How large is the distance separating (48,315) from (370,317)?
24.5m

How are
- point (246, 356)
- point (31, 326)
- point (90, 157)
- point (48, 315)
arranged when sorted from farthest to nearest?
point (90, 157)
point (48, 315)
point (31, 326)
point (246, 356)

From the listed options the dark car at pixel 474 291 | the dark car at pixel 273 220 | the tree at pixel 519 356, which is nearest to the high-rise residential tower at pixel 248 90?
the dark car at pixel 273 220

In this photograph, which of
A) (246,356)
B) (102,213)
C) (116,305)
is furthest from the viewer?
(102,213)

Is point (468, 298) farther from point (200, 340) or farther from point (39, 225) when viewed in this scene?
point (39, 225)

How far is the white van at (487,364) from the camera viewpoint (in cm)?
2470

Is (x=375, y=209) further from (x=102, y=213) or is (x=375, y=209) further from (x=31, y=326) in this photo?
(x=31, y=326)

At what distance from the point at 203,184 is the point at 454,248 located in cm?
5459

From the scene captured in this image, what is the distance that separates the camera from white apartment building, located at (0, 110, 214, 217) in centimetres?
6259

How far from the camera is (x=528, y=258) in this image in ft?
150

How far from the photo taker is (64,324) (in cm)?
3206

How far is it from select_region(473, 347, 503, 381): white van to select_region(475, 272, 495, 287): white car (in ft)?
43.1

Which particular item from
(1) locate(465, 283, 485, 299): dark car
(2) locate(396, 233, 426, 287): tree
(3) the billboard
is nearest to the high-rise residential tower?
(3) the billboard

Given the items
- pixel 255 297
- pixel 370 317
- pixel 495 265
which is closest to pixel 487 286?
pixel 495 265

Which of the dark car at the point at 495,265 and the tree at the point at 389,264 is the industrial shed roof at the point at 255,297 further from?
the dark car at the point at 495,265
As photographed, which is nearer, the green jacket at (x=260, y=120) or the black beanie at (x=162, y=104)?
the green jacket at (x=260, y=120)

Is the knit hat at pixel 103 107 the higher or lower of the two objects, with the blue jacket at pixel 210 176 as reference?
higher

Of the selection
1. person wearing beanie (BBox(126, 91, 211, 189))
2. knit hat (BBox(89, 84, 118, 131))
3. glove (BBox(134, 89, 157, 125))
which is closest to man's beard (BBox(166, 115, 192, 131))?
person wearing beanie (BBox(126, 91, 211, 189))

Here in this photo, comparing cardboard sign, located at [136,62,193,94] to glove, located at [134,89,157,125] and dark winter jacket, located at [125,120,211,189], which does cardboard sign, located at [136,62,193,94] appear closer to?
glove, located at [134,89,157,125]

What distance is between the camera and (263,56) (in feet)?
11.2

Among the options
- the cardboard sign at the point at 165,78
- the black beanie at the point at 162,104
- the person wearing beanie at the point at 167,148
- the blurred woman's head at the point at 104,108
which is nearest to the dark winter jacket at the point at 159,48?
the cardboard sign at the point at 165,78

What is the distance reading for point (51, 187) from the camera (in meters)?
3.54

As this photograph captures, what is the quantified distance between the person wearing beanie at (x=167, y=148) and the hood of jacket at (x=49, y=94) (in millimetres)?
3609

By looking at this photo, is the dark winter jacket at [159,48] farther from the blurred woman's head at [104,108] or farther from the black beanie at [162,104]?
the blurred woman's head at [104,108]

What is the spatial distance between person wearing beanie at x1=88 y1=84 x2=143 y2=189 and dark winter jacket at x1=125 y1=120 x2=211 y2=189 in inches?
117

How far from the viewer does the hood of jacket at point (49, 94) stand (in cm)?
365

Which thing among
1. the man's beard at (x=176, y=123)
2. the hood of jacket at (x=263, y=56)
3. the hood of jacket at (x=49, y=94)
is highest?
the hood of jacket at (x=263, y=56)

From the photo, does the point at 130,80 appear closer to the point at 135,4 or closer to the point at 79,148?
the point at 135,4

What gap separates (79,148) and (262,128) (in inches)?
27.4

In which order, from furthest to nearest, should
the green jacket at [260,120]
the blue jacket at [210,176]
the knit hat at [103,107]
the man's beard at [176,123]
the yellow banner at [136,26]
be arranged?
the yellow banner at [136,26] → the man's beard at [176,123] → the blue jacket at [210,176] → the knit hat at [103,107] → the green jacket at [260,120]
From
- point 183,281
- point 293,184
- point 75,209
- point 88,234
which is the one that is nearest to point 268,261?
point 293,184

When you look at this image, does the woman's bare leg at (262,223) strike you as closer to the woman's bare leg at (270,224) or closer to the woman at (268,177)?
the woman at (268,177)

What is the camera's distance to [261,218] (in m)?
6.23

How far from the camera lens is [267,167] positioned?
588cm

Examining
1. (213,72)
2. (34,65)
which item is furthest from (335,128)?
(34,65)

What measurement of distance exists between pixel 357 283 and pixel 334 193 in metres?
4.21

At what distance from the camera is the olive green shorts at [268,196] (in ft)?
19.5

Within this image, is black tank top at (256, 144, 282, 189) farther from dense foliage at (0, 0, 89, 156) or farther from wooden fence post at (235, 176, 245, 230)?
■ ■ ■ ■
_TO BE DONE_
Reproduce the data above, substituting "tall apartment tower" for each occurrence of "high-rise residential tower" and leaving everything else unchanged.

_FULL SOLUTION_
How large is the distance separating (48,315) from (370,317)?
24.5m

How are
- point (246, 356)
- point (31, 326)
- point (90, 157)
- point (48, 315)
arranged when sorted from farthest to nearest?
point (90, 157)
point (48, 315)
point (31, 326)
point (246, 356)

From the listed options the dark car at pixel 474 291 | the dark car at pixel 273 220 | the tree at pixel 519 356, which is nearest to the tall apartment tower at pixel 248 90?
the dark car at pixel 273 220

In this photograph, which of
A) (246,356)
B) (102,213)
C) (116,305)
is furthest from the viewer?
(102,213)

Is point (468, 298) farther from point (200, 340) or farther from point (39, 225) when viewed in this scene?
point (39, 225)

How far is the white van at (487,364) from the camera viewpoint (in cm)?
2470

Is (x=375, y=209) further from (x=102, y=213) or is (x=375, y=209) further from (x=31, y=326) in this photo?
(x=31, y=326)

At what distance from the point at 203,184 is the point at 454,248 located in cm?
5459

From the scene captured in this image, what is the distance that separates the camera from white apartment building, located at (0, 110, 214, 217) in centimetres?
6259

How far from the camera is (x=528, y=258) in this image in ft?
150

How far from the photo taker is (64,324) (in cm)?
3206

How far is it from select_region(473, 347, 503, 381): white van to select_region(475, 272, 495, 287): white car (in ft)?
43.1

Which particular item from
(1) locate(465, 283, 485, 299): dark car
(2) locate(396, 233, 426, 287): tree
(3) the billboard
is nearest to the tall apartment tower?
(3) the billboard

Given the items
- pixel 255 297
- pixel 370 317
- pixel 495 265
which is closest to pixel 487 286?
pixel 495 265

Which of the dark car at the point at 495,265 and the tree at the point at 389,264 is the industrial shed roof at the point at 255,297 further from?
the dark car at the point at 495,265
As photographed, which is nearer, the green jacket at (x=260, y=120) or the black beanie at (x=162, y=104)?
the green jacket at (x=260, y=120)

Is the knit hat at pixel 103 107 the higher or lower of the two objects, with the blue jacket at pixel 210 176 as reference?
higher

Of the selection
1. person wearing beanie (BBox(126, 91, 211, 189))
2. knit hat (BBox(89, 84, 118, 131))
3. glove (BBox(134, 89, 157, 125))
which is closest to man's beard (BBox(166, 115, 192, 131))?
person wearing beanie (BBox(126, 91, 211, 189))

Here in this photo, comparing cardboard sign, located at [136,62,193,94] to glove, located at [134,89,157,125] and dark winter jacket, located at [125,120,211,189], which does cardboard sign, located at [136,62,193,94] appear closer to?
glove, located at [134,89,157,125]

What distance is between the camera and (263,56) (in feet)?
11.2

Among the options
- the cardboard sign at the point at 165,78
- the black beanie at the point at 162,104
- the person wearing beanie at the point at 167,148
- the blurred woman's head at the point at 104,108
which is nearest to the dark winter jacket at the point at 159,48?
the cardboard sign at the point at 165,78

What is the distance reading for point (51, 187) from the camera (in meters)?
3.54

As this photograph captures, what is the quantified distance between the person wearing beanie at (x=167, y=148) and the hood of jacket at (x=49, y=94) (in millimetres)?
3609

By looking at this photo, is the dark winter jacket at [159,48] farther from the blurred woman's head at [104,108] or farther from the black beanie at [162,104]?
the blurred woman's head at [104,108]

What is the spatial distance between person wearing beanie at x1=88 y1=84 x2=143 y2=189 and dark winter jacket at x1=125 y1=120 x2=211 y2=189 in inches?
117

How far from the viewer does the hood of jacket at point (49, 94) stand (in cm)?
365

Which thing among
1. the man's beard at (x=176, y=123)
2. the hood of jacket at (x=263, y=56)
3. the hood of jacket at (x=49, y=94)
is highest?
the hood of jacket at (x=263, y=56)

From the photo, does the point at 130,80 appear closer to the point at 135,4 or closer to the point at 79,148?
the point at 135,4

What gap separates (79,148) and (262,128) (in inches)?
27.4

In which order, from furthest to nearest, should
the green jacket at [260,120]
the blue jacket at [210,176]
the knit hat at [103,107]
the man's beard at [176,123]
the yellow banner at [136,26]
be arranged?
the yellow banner at [136,26] → the man's beard at [176,123] → the blue jacket at [210,176] → the knit hat at [103,107] → the green jacket at [260,120]
From
- point 183,281
- point 293,184
- point 75,209
- point 88,234
which is the one that is nearest to point 268,261?
point 293,184

When you look at this image, does the woman's bare leg at (262,223) strike you as closer to the woman's bare leg at (270,224) or closer to the woman at (268,177)?
the woman at (268,177)

What is the camera's distance to [261,218] (in m)?
6.23

How far from the camera lens is [267,167] positioned?
588cm

Examining
1. (213,72)
2. (34,65)
which item is furthest from (335,128)?
(34,65)

What measurement of distance exists between pixel 357 283 and pixel 334 193 in metres?
4.21

At what distance from the camera is the olive green shorts at [268,196] (in ft)?
19.5

Within this image, is black tank top at (256, 144, 282, 189) farther from dense foliage at (0, 0, 89, 156) or farther from wooden fence post at (235, 176, 245, 230)?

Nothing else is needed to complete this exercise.